Once your tubers have sprouted, you want about four or five shoots. Any extras can be used as cuttings. Choose ones that are about 10cm tall, cutting them off at the base with a sharp knife. Trim to a clean cut, reduce the foliage, and insert the cuttings in a Best Buy compost for raising young plants. Seal a clear plastic bag around the pot and keep in a greenhouse or on a bright windowsill. They should root in two to three weeks. 

Planting

Dahlias need rich soil in a sunny spot, so dig in spent mushroom compost or garden compost before planting. Plant out when all risk of frost has passed and setup supports as early as possible, tying in shoots as they grow.

Planting dahlia

Deadheading

Keep on top of deadheading to encourage more flowers. 

Feeding

Give plants a boost with a liquid tomato feed towards the end of summer.

Cut flowers

Pick dahlias first thing in the morning or in the cool of the evening, choosing flowers that are fully open but with the petals at the back still looking fresh.

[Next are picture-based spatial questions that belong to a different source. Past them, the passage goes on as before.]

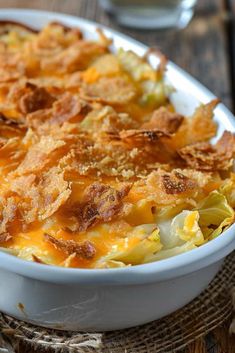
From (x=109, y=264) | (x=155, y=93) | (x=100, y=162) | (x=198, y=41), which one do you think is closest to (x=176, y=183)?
(x=100, y=162)

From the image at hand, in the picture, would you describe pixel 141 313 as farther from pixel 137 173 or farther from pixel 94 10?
pixel 94 10

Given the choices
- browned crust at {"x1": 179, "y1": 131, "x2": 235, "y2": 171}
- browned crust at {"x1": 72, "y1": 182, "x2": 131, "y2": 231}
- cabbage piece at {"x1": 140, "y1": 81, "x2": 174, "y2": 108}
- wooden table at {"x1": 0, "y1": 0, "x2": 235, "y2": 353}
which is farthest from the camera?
wooden table at {"x1": 0, "y1": 0, "x2": 235, "y2": 353}

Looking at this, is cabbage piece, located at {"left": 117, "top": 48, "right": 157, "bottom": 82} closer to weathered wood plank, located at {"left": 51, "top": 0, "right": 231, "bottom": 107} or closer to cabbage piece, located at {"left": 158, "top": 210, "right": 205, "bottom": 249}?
weathered wood plank, located at {"left": 51, "top": 0, "right": 231, "bottom": 107}

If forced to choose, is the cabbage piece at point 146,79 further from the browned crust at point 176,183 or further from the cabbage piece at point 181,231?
the cabbage piece at point 181,231

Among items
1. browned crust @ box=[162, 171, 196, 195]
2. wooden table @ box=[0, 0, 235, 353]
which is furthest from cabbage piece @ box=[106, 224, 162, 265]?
wooden table @ box=[0, 0, 235, 353]

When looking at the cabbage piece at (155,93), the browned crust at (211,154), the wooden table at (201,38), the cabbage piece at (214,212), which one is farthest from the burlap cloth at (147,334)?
the wooden table at (201,38)

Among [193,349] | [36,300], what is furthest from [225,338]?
[36,300]
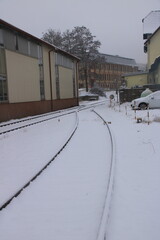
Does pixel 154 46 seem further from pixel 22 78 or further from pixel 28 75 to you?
pixel 22 78

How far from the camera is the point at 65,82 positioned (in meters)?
35.8

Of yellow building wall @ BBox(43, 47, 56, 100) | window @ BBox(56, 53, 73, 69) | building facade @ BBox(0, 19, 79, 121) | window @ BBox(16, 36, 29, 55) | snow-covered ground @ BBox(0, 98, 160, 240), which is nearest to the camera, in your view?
snow-covered ground @ BBox(0, 98, 160, 240)

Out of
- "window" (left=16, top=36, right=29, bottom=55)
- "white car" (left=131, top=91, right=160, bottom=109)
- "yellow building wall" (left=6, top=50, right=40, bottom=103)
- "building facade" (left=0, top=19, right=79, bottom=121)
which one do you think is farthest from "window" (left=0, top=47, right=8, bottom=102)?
"white car" (left=131, top=91, right=160, bottom=109)

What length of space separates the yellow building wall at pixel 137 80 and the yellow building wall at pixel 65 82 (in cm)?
1971

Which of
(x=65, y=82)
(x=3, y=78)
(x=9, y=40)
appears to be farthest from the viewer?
(x=65, y=82)

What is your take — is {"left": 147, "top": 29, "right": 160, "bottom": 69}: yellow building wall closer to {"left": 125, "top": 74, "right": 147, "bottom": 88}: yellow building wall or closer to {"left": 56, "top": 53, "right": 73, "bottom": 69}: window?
{"left": 125, "top": 74, "right": 147, "bottom": 88}: yellow building wall

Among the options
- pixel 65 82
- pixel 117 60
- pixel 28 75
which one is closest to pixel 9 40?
pixel 28 75

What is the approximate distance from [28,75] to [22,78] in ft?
4.63

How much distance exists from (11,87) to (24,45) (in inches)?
178

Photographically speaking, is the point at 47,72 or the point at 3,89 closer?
the point at 3,89

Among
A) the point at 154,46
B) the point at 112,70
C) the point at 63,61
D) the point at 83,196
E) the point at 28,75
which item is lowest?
the point at 83,196

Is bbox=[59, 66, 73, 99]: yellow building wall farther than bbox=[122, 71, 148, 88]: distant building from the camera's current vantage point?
No

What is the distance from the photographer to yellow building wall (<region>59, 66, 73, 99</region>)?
34.0m

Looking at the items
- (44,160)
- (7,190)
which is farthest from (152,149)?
(7,190)
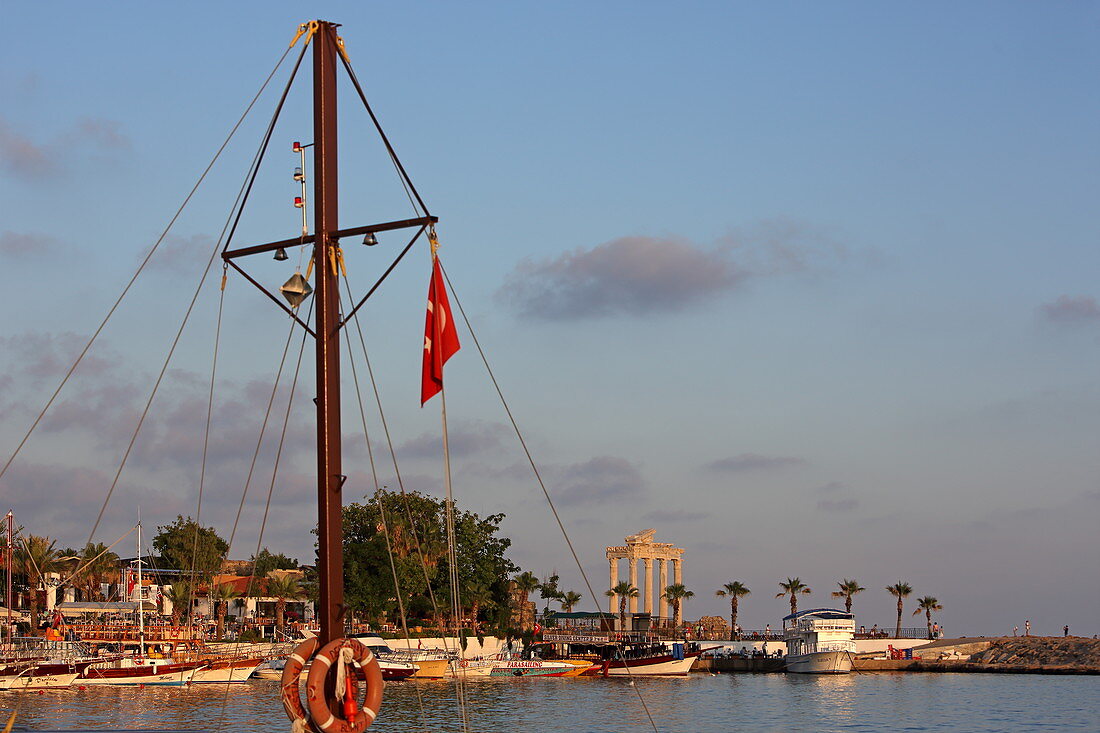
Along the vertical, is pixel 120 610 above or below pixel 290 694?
below

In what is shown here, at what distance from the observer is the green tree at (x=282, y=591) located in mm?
116850

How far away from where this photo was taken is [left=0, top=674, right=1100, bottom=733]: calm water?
60.2 meters

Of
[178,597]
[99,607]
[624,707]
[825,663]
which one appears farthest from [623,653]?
[99,607]

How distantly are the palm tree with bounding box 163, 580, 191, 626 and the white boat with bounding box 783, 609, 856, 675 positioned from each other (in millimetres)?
60398

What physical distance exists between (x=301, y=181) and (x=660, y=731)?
46.3 meters

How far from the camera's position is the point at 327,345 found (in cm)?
1734

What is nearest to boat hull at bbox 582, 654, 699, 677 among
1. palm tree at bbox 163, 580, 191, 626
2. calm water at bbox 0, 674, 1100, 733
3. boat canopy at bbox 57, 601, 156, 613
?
calm water at bbox 0, 674, 1100, 733

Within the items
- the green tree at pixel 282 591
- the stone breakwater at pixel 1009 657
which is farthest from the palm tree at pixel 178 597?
the stone breakwater at pixel 1009 657

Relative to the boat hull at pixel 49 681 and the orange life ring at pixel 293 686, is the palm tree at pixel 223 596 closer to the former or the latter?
the boat hull at pixel 49 681

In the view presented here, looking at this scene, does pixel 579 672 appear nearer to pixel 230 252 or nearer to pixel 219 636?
pixel 219 636

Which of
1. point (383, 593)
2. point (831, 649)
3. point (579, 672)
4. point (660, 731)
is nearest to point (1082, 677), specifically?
point (831, 649)

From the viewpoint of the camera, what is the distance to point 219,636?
99750 mm

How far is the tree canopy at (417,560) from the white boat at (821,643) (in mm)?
33257

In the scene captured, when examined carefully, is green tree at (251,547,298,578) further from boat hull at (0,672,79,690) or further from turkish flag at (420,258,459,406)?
turkish flag at (420,258,459,406)
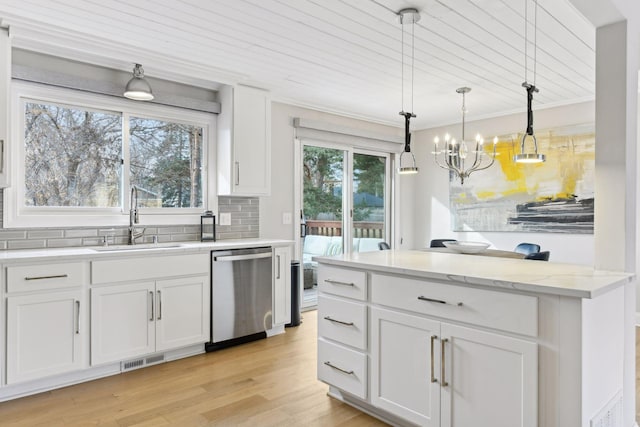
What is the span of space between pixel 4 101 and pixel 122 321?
1.62 m

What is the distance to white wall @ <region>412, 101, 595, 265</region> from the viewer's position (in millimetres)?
4516

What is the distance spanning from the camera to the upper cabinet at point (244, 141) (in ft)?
12.9

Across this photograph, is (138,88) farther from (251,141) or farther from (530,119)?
(530,119)

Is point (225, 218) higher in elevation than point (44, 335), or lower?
higher

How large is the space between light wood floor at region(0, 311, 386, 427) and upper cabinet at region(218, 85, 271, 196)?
155 centimetres

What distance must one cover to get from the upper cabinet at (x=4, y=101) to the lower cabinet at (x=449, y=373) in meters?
2.48

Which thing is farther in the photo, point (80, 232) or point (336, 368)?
point (80, 232)

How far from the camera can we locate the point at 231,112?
3.92 meters

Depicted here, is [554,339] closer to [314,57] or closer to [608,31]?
[608,31]

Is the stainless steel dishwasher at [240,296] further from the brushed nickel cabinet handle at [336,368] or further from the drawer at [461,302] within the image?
the drawer at [461,302]

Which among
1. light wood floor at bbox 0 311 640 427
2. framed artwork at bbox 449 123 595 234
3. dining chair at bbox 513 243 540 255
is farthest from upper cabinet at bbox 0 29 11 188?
dining chair at bbox 513 243 540 255

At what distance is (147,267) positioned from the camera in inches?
123

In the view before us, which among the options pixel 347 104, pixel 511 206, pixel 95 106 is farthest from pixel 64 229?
pixel 511 206

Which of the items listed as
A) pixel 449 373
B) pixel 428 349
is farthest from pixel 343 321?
pixel 449 373
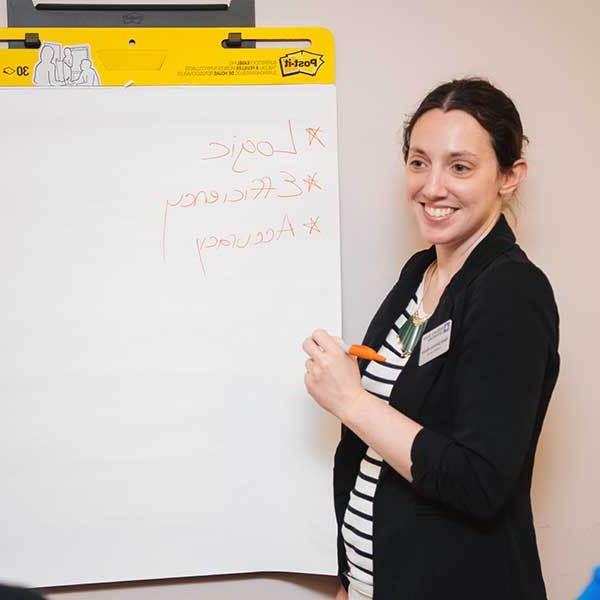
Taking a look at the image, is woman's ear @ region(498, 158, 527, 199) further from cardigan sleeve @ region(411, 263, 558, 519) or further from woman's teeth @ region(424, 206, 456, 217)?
cardigan sleeve @ region(411, 263, 558, 519)

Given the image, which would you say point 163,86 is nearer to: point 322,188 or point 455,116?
point 322,188

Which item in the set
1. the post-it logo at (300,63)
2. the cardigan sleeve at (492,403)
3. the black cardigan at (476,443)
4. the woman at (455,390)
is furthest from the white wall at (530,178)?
the cardigan sleeve at (492,403)

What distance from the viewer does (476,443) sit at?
989 mm

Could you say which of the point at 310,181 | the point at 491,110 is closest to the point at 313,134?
the point at 310,181

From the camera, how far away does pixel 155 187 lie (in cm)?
142

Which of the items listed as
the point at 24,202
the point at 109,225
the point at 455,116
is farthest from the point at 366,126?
the point at 24,202

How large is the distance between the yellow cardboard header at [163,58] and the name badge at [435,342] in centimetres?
59

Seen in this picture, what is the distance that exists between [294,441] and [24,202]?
0.68m

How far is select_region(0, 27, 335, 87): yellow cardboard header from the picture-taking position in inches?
54.9

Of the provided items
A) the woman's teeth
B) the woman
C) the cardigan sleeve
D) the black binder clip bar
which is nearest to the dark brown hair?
the woman

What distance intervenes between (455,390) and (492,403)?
0.08 meters

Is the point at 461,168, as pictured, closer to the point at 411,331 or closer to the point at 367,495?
the point at 411,331

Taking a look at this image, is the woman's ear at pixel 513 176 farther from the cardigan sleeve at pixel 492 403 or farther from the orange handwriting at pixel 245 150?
the orange handwriting at pixel 245 150

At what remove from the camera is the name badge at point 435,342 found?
1080mm
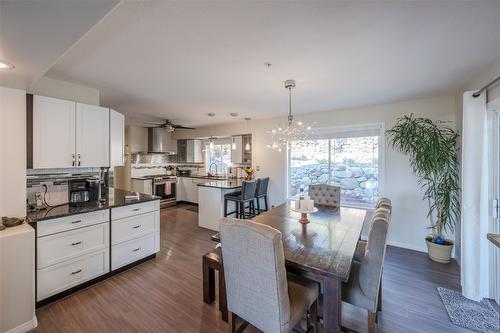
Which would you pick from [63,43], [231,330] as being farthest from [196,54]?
[231,330]

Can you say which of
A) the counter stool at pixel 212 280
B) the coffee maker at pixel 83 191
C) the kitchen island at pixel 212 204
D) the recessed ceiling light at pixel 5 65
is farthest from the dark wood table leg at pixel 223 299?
the recessed ceiling light at pixel 5 65

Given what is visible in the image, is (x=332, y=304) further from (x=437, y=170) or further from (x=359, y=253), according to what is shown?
(x=437, y=170)

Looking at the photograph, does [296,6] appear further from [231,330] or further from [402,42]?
[231,330]

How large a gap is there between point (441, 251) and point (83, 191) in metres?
4.94

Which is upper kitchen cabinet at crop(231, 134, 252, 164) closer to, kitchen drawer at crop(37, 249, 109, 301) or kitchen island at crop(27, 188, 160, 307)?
kitchen island at crop(27, 188, 160, 307)

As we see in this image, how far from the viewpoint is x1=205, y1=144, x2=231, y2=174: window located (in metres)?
6.43

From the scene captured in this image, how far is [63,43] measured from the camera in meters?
1.37

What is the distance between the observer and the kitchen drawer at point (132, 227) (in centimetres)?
259

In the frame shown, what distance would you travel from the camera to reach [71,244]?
2.21 meters

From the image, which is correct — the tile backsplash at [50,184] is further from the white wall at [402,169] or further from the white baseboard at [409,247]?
the white baseboard at [409,247]

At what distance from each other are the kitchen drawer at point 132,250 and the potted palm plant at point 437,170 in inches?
161

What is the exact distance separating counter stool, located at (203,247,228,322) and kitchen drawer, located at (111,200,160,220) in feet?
4.33

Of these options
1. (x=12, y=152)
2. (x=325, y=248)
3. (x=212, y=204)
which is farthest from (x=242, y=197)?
(x=12, y=152)

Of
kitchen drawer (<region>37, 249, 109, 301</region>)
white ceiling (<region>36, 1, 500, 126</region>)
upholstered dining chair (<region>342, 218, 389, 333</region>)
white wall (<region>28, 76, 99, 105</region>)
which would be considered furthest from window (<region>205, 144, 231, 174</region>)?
upholstered dining chair (<region>342, 218, 389, 333</region>)
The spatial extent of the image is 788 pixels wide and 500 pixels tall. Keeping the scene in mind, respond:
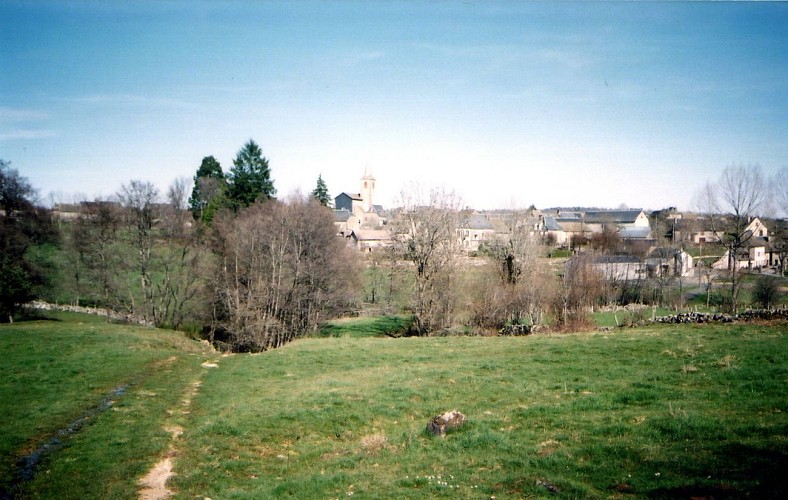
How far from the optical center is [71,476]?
1127 centimetres

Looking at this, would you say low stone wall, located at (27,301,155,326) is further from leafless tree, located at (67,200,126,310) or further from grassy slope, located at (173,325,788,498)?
grassy slope, located at (173,325,788,498)

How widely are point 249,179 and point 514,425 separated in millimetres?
62322

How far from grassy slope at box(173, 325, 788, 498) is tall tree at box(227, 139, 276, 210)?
46.9m

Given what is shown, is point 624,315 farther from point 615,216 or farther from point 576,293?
point 615,216

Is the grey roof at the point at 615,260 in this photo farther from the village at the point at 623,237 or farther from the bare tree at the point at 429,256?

Cut above a pair of leaves; axillary buds between these leaves and the main stem will develop to give you more flowers. They should last around four days in a vase. 

Overwintering

Dahlias are tender and, although on light soils they can be left in the ground covered with a thick mulch, it’s safest to lift the tubers after the first frosts. Cut down the blackened foliage, then lift with a fork. Remove soil and leave the tubers upside down in a cool place to dry. Store in a frost-free place in trays or boxes filled with dry sand, soil or compost.

Preparing dahlia tubers for winter

Common growing problems

Slugs and snails

These two pests both enjoy eating the soft, young foliage. Remove any that you find or use organic slug pellets. Slugs can be tackled using biological control.

Read more about slugs and snails.

Earwigs

Earwigs can nibble the flowers and leave them looking tatty. Shake the flowers to remove them.

Read more about earwigs.

Powdery mildew

In late summer, the leaves can get a white powdery coating. It's most common in dry summers.